For example, when playing piano, at the same time, print out the key notes by analyzing the signal of piano sound.
How to do some pre-processing to remove the noise? When calculate with FFT, noise will influence the result?
For example, when playing piano, at the same time, print out the key notes by analyzing the signal of piano sound.
How to do some pre-processing to remove the noise? When calculate with FFT, noise will influence the result?
There is no easy answer to that question. Plenty of algorithms exists which are suitable to that task. Nowadays Non-negative Matrix Factorisation (NMF) is getting more and more popular in this field of research. If you have enough of resources and knowledge then you can try it. It's just a 'fancy' SVD decomposition with some 'constraints and tweaks'.

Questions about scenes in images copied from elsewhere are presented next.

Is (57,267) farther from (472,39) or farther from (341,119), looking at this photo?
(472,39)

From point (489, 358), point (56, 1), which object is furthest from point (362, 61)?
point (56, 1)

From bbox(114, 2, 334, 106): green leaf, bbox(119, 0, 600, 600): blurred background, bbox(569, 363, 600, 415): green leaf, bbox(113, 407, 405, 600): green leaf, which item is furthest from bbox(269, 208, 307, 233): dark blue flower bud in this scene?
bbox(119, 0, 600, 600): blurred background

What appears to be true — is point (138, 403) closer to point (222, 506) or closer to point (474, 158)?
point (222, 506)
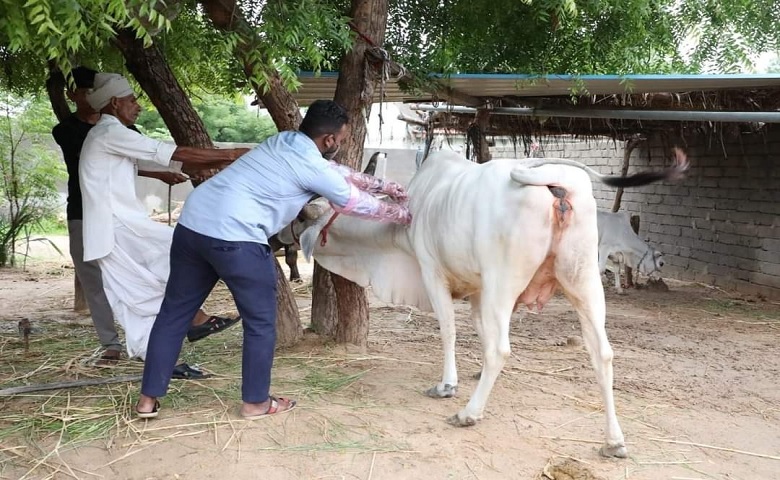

Some literature for you that might be useful in terms of choosing the approach. First one contains some vast overview of the problem as well as lot's of references:
Benetos E., et al. - Automatic music transcription: challenges and future directions
Benetos E., et al. - Automatic Transcription of Pitched and Unpitched Sounds from Polyphonic Music
Benetos E. - Automatic Transcription of Polyphonic Music Exploiting Temporal Evolution - PhD Thesis
O'Hanlon K., Plumbley M. - Automatic Music Transcription using Row Weighted Decompositions
Pitch detection/estimation is different from FFT peak frequency estimation. The "noise" you may be seeing in the FFT result could instead be harmonic components of the spectral structure of the pitched note, thus should not be filtered out, as they may be important to creating the perception of pitch.
Try a pitch detection or estimation algorithm instead of a peak frequency estimator.